The Board set a timetable that calls for the publication for public comment of an exposure draft on the classification and measurement of financial instruments by July 2009 and issue a standard in time for 2009 year-end financial statements.

That exposure draft will not deal with hedge accounting, which the Board intends to address in a separate exposure draft to follow shortly thereafter before the end of this year.

Impairment of financial assets

The Board held an educational session on the impairment of financial assets under an amortised cost measurement method, discussing the following approaches to impairment, without seeking decisions:

  • expected loss;
  • incurred loss; and
  • fair value.

The staff provided a summary of the outcome of various meetings held with interested parties to discuss the features and operationality of an expected loss approach to impairment. The staff indicated that, in the light of those discussions, both the Board and those

parties would benefit from a wider consultation before the Board considers making any proposals. The staff also noted that two further educational sessions will be held at the IASB meeting on 15-19 June, at which a large bank will discuss how it would operationalise an expected loss approach to impairment, and the Bank of Spain will present its statistical provisioning model.

The Board decided tentatively that, following the education session in June, it would ask for views from interested parties by way of a website posting. The Board plans to publish proposals on the impairment of financial assets in October 2009, including consideration of an expected loss model.

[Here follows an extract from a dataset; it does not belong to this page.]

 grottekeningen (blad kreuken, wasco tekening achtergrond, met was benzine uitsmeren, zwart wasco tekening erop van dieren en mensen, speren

Credit risk in the measurement of liabilities

The Board discussed a staff draft of a discussion paper dealing with the role of credit risk in current measurements of liabilities. In December 2008, the Board concluded that this was a cross-cutting issue that affected many topics and directed the staff to prepare a discussion document. At this meeting, the Board directed the staff to finalise the draft as a staff document with an IASB wraparound seeking comments.